Читать «Девушки из Шанхая» онлайн - страница 26
Лиза Си
— Вы должны отправиться морем в Гонконг и быть там седьмого августа, — говорит он. — А еще через три дня мы все вместе отплываем в Сан-Франциско, отец все устроил. Здесь ваши иммиграционные бумаги. Он говорит, что все в порядке и у нас не будет никаких проблем, но он хочет, чтобы на всякий случай вы изучили, что говорится в этой инструкции. — Он протягивает мне несколько листов бумаги, сложенных и прошитых вручную. — Здесь то, что вы должны будете говорить инспекторам, если возникнут проблемы по прибытии.
Он умолкает и хмурится. Возможно, он думает о том же, о чем и я: зачем изучать инструкцию, если все и так будет в порядке?
— Ни о чем не беспокойся, — говорит он мне уверенно, как будто я нуждаюсь в поддержке мужа и меня должен успокоить сам звук его голоса. — Как только мы разберемся со въездом в Штаты, сразу же отправимся в Лос-Анджелес.
Я молчу, уставившись в бумаги.
— Мне жаль, что так вышло, — добавляет он, и я почти верю ему. — Мне очень жаль.
Когда Сэм собирается уходить, мой отец внезапно вспоминает, что он — гостеприимный хозяин, и предлагает найти ему рикшу. Сэм снова смотрит на меня и говорит:
— Нет, спасибо, я пройдусь.
Я наблюдаю за ним, пока он не поворачивает за угол, а затем возвращаюсь в дом и швыряю бумаги в мусорное ведро. Старый Лу, его сыновья и наш отец сильно ошибаются, если думают, что все будет продолжаться в том же духе. Скоро семья Лу будет на корабле, который унесет их за тысячу миль отсюда, и они уже не смогут обманом или силой заставить нас делать то, чего мы не хотим.

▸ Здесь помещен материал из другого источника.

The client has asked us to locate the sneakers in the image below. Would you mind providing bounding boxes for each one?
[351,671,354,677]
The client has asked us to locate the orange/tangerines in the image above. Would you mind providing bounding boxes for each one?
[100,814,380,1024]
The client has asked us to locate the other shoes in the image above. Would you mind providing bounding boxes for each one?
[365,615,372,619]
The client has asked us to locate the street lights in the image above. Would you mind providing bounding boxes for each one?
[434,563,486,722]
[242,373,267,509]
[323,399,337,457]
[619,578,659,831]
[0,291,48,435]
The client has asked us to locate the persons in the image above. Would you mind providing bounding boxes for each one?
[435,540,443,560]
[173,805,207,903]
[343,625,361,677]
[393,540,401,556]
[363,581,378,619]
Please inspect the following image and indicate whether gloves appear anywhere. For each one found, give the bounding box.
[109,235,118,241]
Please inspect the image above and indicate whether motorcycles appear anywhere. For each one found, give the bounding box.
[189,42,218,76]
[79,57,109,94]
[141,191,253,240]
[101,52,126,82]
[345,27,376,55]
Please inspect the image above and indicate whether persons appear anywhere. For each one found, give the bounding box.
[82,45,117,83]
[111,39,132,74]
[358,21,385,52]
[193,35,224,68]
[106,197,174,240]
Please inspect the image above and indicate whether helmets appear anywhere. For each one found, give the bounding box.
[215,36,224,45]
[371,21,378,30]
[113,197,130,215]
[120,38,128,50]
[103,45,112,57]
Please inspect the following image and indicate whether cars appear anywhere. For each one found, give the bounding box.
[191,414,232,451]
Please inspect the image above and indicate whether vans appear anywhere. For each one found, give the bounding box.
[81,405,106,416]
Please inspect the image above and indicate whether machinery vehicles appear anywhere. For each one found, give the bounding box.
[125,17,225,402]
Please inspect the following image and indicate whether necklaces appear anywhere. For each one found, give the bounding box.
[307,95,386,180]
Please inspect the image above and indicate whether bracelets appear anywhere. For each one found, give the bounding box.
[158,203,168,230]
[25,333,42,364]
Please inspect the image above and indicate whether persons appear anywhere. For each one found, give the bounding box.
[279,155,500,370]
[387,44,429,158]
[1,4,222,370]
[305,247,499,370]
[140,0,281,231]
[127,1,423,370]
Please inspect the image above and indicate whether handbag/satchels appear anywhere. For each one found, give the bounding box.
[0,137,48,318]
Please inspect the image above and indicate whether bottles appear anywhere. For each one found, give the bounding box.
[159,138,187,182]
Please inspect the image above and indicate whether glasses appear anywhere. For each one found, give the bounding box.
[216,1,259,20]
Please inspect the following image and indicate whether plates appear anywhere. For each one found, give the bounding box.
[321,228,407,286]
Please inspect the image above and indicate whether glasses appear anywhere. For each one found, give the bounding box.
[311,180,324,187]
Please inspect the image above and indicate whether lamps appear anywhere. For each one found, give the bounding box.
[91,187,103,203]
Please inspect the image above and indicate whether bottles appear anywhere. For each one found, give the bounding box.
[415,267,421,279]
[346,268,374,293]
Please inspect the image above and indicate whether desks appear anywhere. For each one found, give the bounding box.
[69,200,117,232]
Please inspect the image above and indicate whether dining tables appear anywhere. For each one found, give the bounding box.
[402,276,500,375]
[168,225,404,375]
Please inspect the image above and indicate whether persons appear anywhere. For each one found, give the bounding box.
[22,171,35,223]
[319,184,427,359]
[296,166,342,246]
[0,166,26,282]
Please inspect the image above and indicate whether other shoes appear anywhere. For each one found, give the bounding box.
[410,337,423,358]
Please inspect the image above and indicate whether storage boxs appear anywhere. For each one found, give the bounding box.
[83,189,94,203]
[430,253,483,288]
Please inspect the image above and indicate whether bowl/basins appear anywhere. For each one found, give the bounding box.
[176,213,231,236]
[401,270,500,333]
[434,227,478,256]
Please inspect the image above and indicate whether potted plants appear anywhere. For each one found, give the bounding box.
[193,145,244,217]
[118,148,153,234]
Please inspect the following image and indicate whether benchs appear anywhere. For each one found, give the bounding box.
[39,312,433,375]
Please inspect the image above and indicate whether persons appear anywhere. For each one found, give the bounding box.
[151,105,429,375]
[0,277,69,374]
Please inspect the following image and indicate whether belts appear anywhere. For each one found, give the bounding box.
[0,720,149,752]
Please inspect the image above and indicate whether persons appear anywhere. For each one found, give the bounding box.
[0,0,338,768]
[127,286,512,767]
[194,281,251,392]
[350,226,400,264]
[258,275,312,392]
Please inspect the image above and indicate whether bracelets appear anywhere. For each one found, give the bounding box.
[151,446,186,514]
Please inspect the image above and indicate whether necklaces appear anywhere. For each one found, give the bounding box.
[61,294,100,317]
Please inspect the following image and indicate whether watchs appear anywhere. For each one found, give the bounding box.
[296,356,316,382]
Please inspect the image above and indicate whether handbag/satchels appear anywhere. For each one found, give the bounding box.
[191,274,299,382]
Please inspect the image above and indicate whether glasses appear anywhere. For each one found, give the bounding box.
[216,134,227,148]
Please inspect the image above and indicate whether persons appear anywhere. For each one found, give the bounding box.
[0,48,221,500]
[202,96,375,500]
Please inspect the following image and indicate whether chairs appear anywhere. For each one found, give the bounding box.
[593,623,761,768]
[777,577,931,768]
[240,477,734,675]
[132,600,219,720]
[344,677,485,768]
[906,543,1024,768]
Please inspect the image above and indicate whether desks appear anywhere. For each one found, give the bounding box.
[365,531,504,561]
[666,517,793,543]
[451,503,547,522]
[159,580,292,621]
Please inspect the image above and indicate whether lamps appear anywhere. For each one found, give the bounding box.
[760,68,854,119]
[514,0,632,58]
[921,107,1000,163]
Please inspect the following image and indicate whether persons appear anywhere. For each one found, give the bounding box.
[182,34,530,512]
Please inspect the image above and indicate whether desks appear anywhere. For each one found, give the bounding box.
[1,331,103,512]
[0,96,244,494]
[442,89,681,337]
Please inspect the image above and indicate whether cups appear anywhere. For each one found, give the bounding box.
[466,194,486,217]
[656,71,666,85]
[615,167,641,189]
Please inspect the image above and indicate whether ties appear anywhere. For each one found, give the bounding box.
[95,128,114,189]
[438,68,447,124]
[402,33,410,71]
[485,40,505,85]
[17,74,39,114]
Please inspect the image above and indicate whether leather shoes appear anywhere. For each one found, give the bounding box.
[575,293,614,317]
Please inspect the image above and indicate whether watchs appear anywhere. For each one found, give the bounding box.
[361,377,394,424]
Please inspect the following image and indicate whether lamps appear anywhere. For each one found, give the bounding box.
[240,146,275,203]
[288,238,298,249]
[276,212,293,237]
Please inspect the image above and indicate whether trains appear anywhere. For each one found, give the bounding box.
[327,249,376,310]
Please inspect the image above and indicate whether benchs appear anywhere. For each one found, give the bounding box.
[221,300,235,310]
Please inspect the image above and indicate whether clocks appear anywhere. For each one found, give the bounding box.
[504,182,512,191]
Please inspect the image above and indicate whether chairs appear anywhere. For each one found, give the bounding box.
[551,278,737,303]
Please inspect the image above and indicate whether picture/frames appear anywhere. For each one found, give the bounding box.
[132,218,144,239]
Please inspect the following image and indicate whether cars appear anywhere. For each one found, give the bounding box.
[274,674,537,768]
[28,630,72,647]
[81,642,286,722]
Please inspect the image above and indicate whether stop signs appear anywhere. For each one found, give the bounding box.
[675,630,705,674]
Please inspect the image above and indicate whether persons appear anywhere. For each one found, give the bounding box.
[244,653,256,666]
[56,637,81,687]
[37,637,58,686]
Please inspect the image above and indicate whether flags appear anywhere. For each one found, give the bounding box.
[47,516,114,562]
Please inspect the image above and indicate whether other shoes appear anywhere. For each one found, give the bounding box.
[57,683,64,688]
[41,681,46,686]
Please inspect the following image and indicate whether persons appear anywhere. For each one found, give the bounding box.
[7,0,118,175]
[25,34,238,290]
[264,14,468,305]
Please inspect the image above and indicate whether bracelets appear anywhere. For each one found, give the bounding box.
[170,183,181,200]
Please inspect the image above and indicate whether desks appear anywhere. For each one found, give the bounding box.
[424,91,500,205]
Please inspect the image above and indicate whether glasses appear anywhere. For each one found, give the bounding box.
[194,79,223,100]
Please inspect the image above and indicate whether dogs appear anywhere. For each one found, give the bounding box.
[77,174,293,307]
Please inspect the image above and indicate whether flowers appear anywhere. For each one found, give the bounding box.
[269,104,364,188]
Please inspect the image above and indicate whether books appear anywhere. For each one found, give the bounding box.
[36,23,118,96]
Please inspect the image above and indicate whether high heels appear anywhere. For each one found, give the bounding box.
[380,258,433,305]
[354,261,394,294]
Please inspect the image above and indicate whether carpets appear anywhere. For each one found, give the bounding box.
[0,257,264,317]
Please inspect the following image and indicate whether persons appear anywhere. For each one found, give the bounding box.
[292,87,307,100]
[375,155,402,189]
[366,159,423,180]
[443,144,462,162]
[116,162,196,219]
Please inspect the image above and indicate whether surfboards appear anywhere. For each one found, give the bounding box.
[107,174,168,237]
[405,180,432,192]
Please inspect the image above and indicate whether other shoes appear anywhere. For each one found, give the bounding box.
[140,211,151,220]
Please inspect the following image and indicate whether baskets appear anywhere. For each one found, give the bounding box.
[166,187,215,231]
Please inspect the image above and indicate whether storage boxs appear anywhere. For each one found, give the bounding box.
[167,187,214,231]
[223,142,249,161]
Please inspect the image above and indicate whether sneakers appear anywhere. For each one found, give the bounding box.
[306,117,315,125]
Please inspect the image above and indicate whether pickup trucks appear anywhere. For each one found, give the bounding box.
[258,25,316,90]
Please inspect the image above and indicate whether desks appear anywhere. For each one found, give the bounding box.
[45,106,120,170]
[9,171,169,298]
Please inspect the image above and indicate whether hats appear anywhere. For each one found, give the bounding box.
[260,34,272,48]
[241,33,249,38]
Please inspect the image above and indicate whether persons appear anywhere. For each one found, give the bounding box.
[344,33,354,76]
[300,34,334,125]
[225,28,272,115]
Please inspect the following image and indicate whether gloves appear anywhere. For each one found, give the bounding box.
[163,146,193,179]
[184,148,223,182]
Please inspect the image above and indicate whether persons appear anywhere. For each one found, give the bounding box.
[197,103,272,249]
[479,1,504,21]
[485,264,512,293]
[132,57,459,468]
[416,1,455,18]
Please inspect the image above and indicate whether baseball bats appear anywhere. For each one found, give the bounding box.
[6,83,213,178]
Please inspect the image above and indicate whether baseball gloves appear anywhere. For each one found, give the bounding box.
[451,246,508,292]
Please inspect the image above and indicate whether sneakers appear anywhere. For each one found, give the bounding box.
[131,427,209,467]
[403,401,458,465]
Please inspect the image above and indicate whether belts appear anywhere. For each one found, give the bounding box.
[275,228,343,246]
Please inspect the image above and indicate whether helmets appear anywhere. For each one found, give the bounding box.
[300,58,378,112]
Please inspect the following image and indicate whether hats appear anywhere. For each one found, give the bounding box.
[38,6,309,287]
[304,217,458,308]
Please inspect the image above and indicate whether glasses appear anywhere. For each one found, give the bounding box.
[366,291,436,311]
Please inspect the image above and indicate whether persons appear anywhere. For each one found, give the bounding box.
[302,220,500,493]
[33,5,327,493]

Мы сполна расплатились за страсть отца к игре. Он потерял свое дело. Я потеряла девственность. Мы с Мэй потеряли одежду и, возможно, средства к существованию. Мы пострадали, но, по шанхайским меркам, нам еще далеко до полной нищеты.
Цикада на дереве
Покончив с этими тяжелыми и утомительными делами, мы с Мэй возвращаемся в свою спальню. Ее окна выходят на восток, и летом здесь, как правило, прохладнее, чем в других частях дома, но сейчас настолько жарко, что мы не в состоянии надеть что-нибудь, кроме невесомых сорочек из розового шелка. Мы не плачем. Не разбираем вещи, которые Старый Лу расшвырял по полу, и не пытаемся навести порядок в уборной. Мы едим то, что повар оставляет перед дверью на подносе; больше мы не делаем ничего. Мы слишком потрясены, чтобы говорить о том, что произошло. Если бы мы попытались поговорить об этом, нам пришлось бы признать, что наша жизнь уже никогда не будет прежней, и задуматься о том, что теперь делать. Но мое сознание затуманено серой мглой смятения, отчаяния и гнева. Мы лежим и пытаемся… Даже не знаю, как это назвать. Прийти в себя?
Мы с Мэй очень близки. Что бы ни случилось, она всегда на моей стороне. Я никогда не задавалась вопросом, называется ли эта близость дружбой; она просто была всегда. Сейчас, когда нам приходится нелегко, все мелкие дрязги и соперничество забыты. Мы должны поддерживать друг друга.
В какой-то момент я спрашиваю Мэй, что произошло между ней и Верноном. Она отвечает: «Я не смогла» — и плачет. После этого я уже не заговариваю о ее брачной ночи, а она не спрашивает о моей. Я говорю себе, что все это не имеет значения: мы сделали это, чтобы спасти семью. Но сколько бы я ни убеждала себя в несущественности произошедшего, факт остается фактом: бесценный момент потерян безвозвратно. По правде сказать, разорение семьи или то, что нам пришлось лечь в постель с посторонними мужчинами, не так мучает меня, как то, что произошло у нас с З. Ч. Как бы мне хотелось вернуть свою невинность, свое девичество, смех и счастье.